◆ Exercise brief ◆
Rewrite the entries, from the line containing "Considering the options" through the last line of the entries, as a Markdown table with the columns Row and Line. Give each line its own numbered row and leave out blank lines.
>> begin
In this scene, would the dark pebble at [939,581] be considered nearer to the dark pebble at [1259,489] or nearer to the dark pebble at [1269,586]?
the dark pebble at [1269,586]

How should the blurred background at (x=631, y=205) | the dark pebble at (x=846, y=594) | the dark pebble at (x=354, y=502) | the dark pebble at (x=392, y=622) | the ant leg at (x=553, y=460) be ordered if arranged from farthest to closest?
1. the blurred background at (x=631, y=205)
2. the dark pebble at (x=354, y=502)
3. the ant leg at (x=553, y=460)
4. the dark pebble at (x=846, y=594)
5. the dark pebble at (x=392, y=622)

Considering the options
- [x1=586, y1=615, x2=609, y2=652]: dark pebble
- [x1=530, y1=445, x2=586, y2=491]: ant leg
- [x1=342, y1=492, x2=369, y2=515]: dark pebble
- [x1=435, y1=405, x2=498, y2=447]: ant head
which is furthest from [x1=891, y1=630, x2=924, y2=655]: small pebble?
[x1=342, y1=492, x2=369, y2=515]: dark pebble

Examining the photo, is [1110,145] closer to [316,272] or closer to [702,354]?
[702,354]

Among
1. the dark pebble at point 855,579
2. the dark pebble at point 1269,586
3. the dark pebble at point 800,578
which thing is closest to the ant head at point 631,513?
>> end
◆ Output of the exercise ◆
| Row | Line |
|---|---|
| 1 | Considering the options |
| 2 | - [x1=586, y1=615, x2=609, y2=652]: dark pebble |
| 3 | - [x1=530, y1=445, x2=586, y2=491]: ant leg |
| 4 | - [x1=342, y1=492, x2=369, y2=515]: dark pebble |
| 5 | - [x1=435, y1=405, x2=498, y2=447]: ant head |
| 6 | which is furthest from [x1=891, y1=630, x2=924, y2=655]: small pebble? |
| 7 | [x1=342, y1=492, x2=369, y2=515]: dark pebble |
| 8 | Examining the photo, is [1110,145] closer to [316,272] or closer to [702,354]? |
| 9 | [702,354] |
| 10 | Among |
| 11 | 1. the dark pebble at point 855,579 |
| 12 | 2. the dark pebble at point 1269,586 |
| 13 | 3. the dark pebble at point 800,578 |
| 14 | which thing is closest to the ant head at point 631,513? |